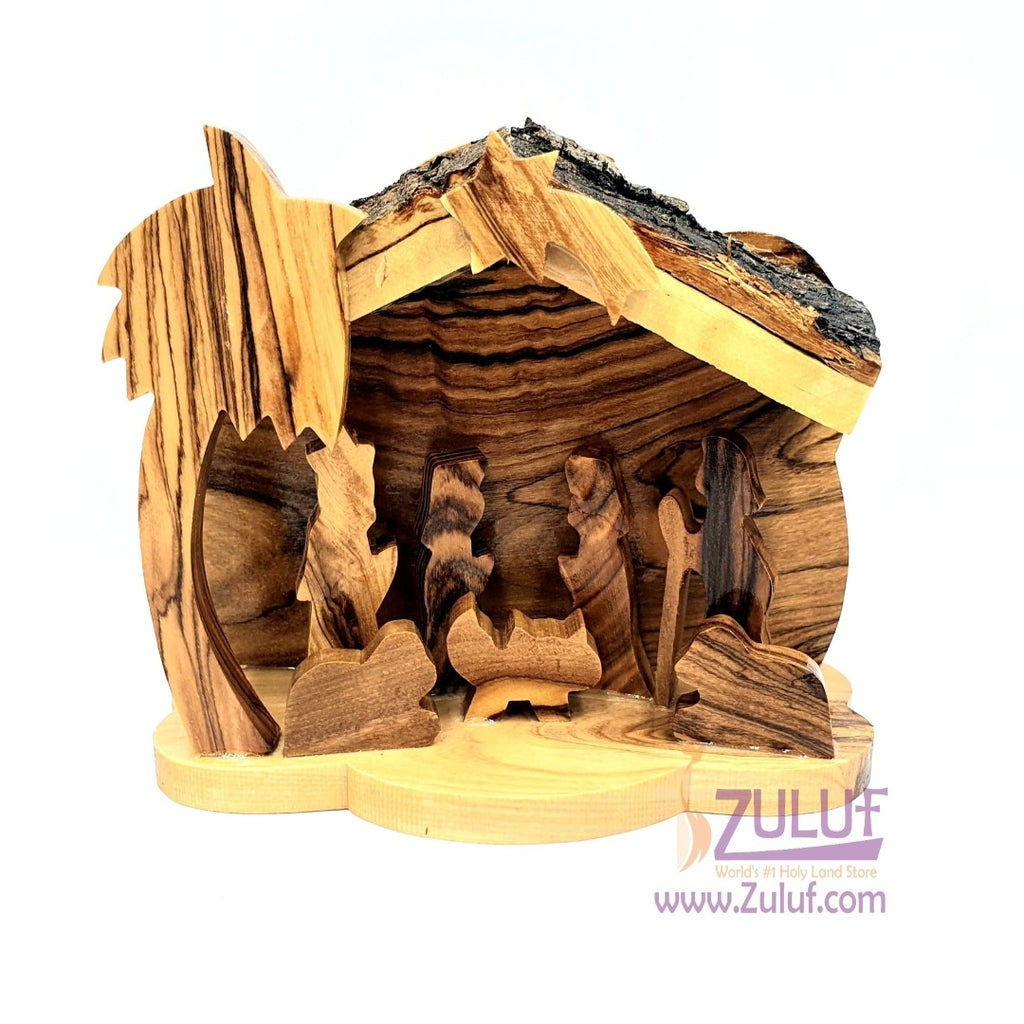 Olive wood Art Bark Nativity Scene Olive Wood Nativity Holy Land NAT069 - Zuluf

* * *

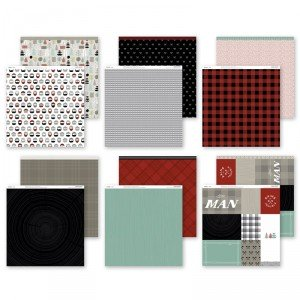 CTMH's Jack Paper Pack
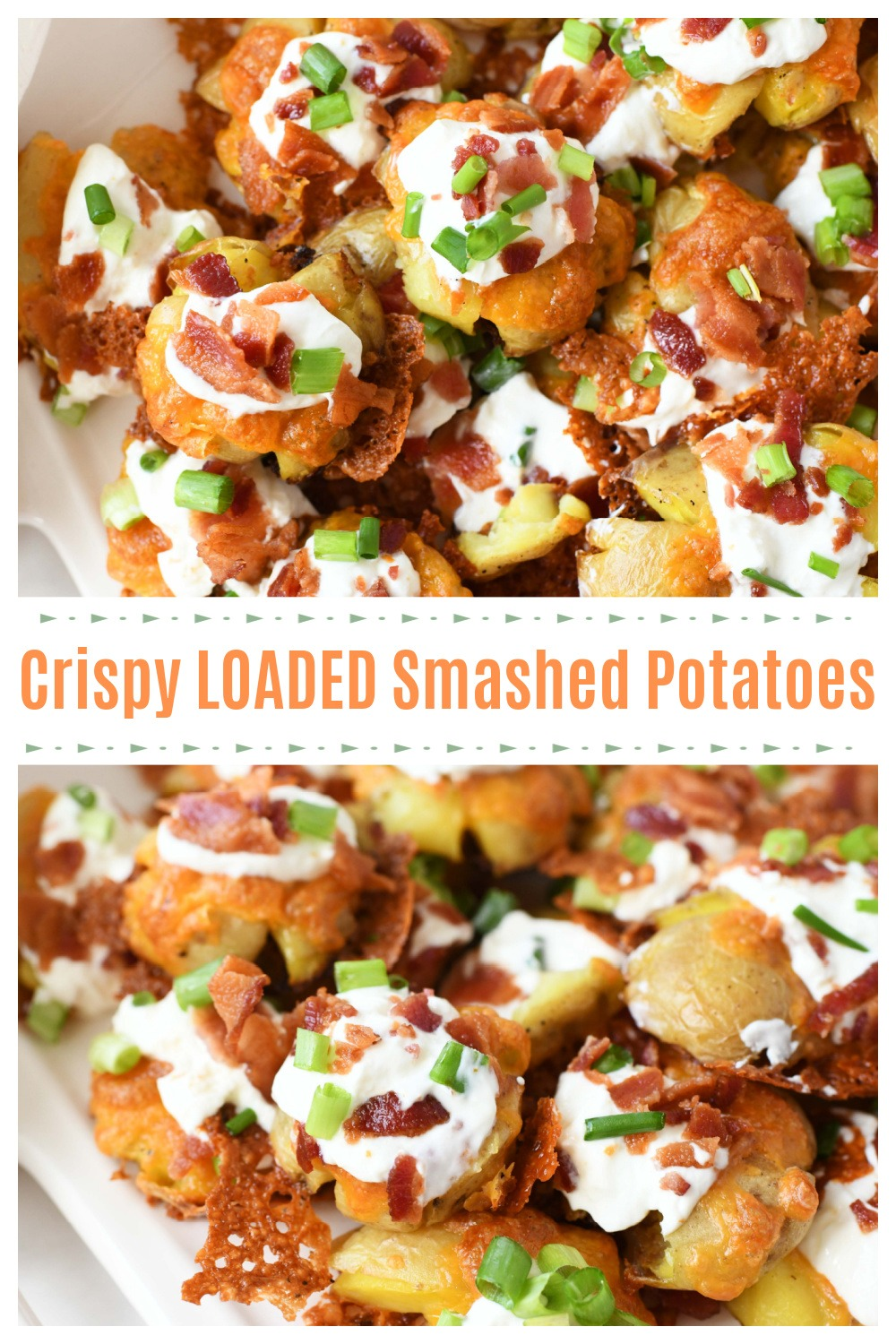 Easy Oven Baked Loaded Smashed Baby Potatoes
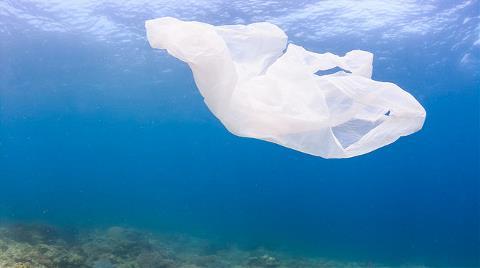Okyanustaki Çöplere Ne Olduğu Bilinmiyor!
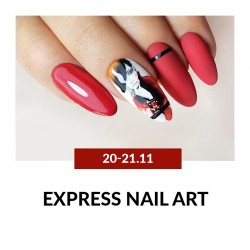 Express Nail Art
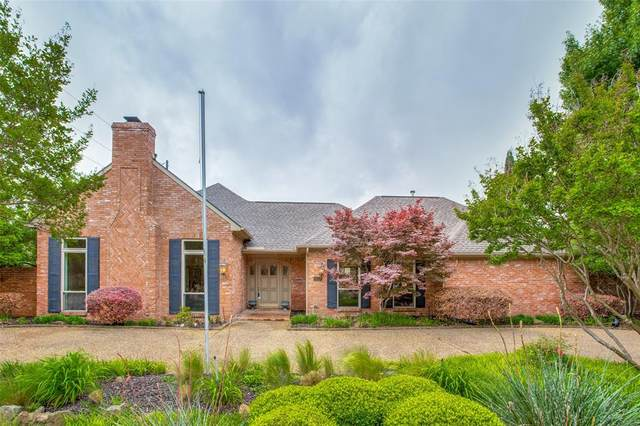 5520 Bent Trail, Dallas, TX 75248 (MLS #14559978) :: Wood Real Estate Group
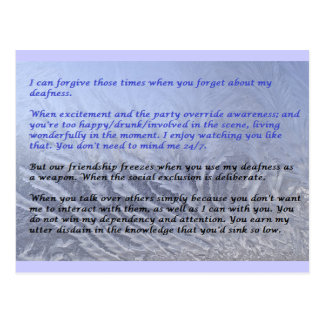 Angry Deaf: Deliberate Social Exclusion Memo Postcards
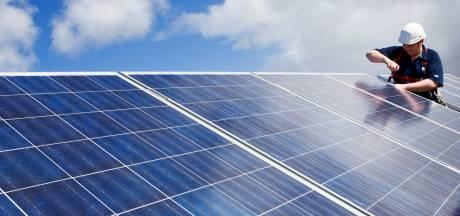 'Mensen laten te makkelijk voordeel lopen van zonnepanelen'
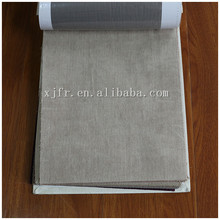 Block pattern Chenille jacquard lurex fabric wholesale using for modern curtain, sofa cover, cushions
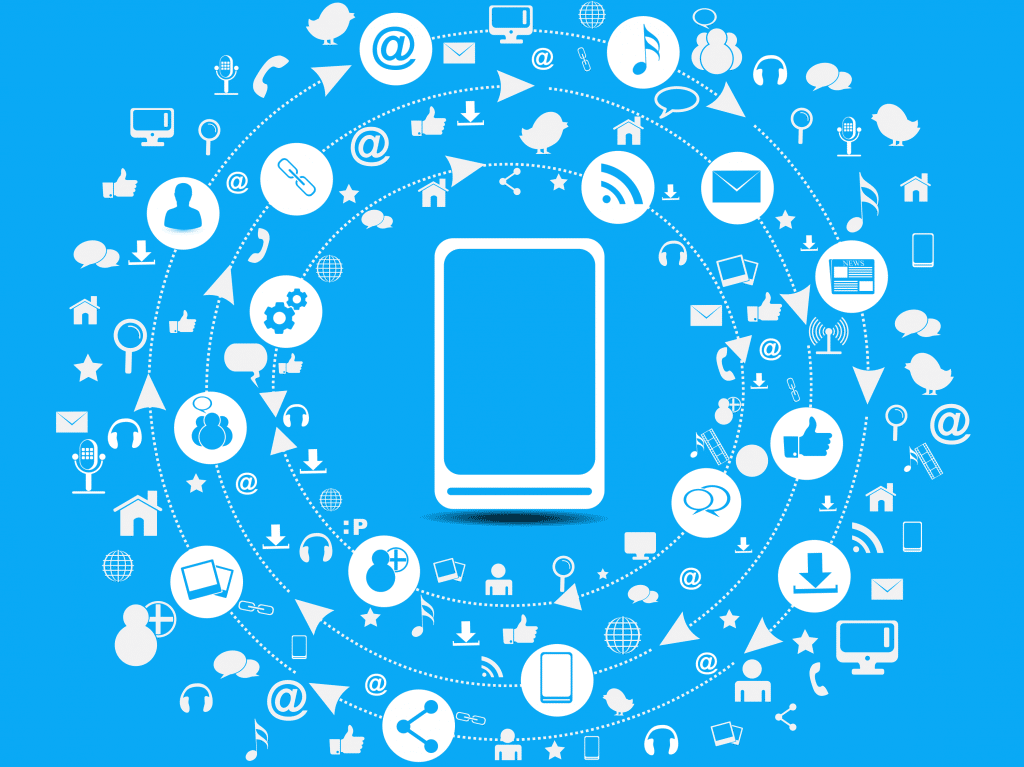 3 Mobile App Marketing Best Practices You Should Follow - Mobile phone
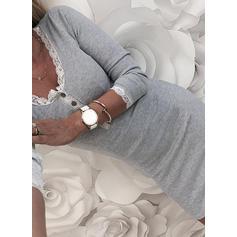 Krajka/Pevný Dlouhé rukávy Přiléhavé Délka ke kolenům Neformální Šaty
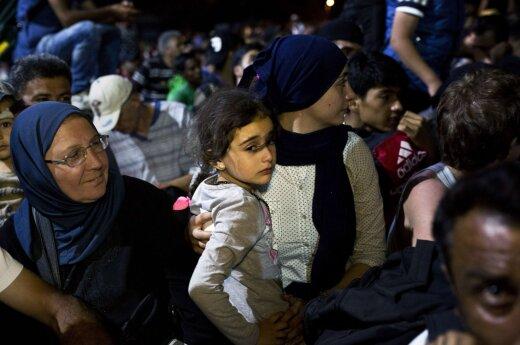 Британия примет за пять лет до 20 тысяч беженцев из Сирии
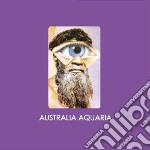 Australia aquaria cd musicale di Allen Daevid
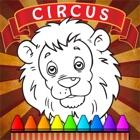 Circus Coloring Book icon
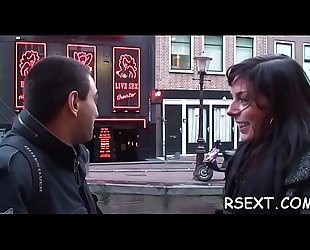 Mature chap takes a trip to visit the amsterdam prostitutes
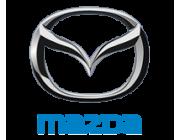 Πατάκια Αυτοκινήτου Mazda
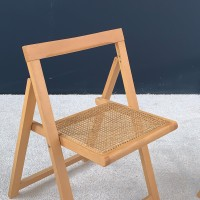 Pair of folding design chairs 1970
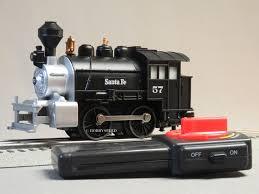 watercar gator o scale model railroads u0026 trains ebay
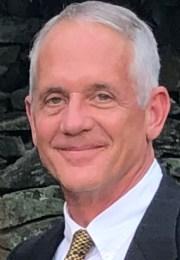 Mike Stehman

...

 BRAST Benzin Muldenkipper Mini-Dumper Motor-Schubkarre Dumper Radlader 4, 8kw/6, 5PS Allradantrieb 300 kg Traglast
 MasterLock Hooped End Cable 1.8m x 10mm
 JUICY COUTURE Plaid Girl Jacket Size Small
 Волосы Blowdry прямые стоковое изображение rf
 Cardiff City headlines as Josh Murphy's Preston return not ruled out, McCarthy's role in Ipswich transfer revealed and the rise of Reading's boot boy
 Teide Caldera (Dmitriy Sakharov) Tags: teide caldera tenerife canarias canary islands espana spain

Task directions:
For the entries above, print exactly the lines between the one with "3 Mobile App" and the one with "Mike Stehman", inclusive, with no pictures.

Solved exercise:
 3 Mobile App Marketing Best Practices You Should Follow - Mobile phone
 Krajka/Pevný Dlouhé rukávy Přiléhavé Délka ke kolenům Neformální Šaty
 Британия примет за пять лет до 20 тысяч беженцев из Сирии
 Australia aquaria cd musicale di Allen Daevid
 Circus Coloring Book icon
 Mature chap takes a trip to visit the amsterdam prostitutes
 Πατάκια Αυτοκινήτου Mazda
 Pair of folding design chairs 1970
 watercar gator o scale model railroads u0026 trains ebay
 Mike Stehman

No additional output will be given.